### Directions for this task
Please rewrite the items starting at the line containing "In terms of" and ending at the end of the items, replacing "elevation" with "height" and leaving everything else the same. Don't include the pictures in your answer.

### Listing
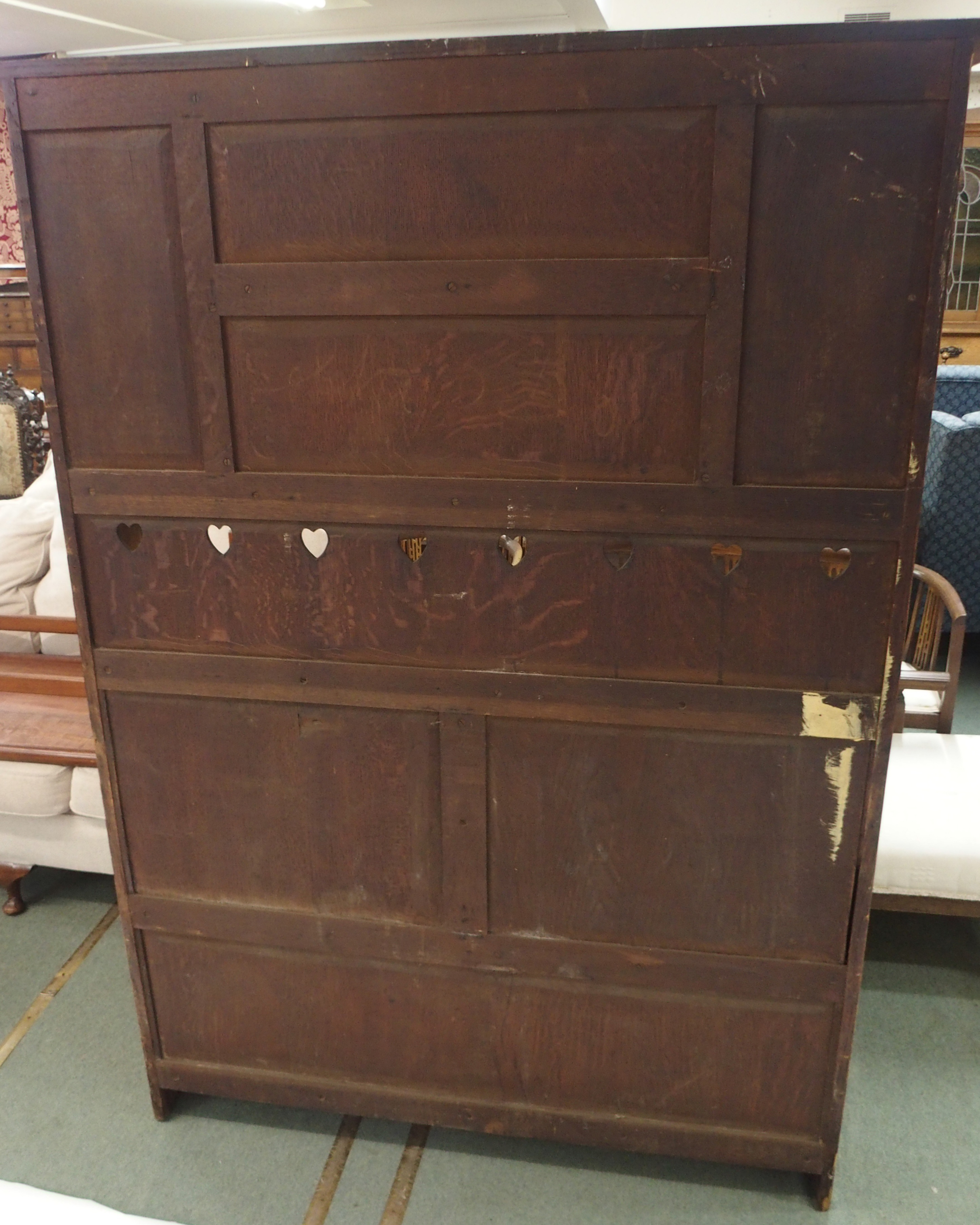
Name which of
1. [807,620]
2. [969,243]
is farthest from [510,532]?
[969,243]

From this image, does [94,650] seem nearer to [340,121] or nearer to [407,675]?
[407,675]

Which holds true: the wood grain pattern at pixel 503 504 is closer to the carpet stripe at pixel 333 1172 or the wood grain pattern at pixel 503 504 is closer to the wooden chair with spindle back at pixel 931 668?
the wooden chair with spindle back at pixel 931 668

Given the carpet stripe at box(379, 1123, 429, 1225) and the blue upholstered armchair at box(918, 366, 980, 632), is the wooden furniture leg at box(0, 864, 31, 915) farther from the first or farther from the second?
the blue upholstered armchair at box(918, 366, 980, 632)

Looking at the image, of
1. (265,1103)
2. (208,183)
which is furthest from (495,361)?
(265,1103)

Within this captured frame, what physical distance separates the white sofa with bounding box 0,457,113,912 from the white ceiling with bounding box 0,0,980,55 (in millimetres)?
3845

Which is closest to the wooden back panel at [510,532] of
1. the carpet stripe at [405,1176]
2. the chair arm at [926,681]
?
the carpet stripe at [405,1176]

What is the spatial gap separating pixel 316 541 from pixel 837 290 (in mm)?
818

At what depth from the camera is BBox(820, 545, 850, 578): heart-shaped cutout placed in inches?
54.6

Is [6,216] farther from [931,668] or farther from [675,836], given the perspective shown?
[675,836]

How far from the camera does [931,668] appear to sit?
2.61m

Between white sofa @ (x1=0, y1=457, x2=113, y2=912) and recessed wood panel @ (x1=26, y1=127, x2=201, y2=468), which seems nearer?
recessed wood panel @ (x1=26, y1=127, x2=201, y2=468)

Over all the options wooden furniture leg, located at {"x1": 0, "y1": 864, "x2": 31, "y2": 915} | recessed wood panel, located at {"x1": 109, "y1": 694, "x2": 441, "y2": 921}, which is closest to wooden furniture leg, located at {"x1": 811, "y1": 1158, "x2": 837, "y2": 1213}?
recessed wood panel, located at {"x1": 109, "y1": 694, "x2": 441, "y2": 921}

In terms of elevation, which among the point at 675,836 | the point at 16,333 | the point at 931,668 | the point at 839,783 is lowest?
the point at 931,668

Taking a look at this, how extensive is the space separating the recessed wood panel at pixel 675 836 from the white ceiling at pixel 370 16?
4.84m
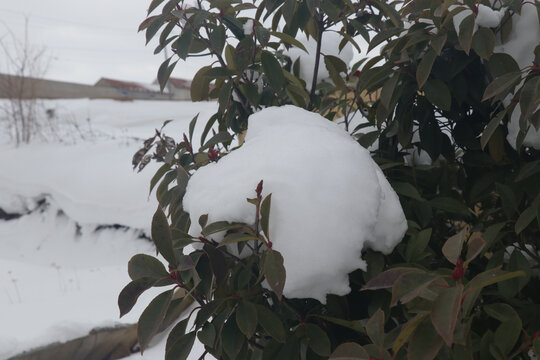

### Exercise solution
In terms of height, which among the point at 675,836 | the point at 16,333 | the point at 931,668 | the point at 839,783 is lowest?
the point at 931,668

Taking a look at this, how extensive is the space separating the recessed wood panel at pixel 675 836 from the white ceiling at pixel 370 16?
4.84m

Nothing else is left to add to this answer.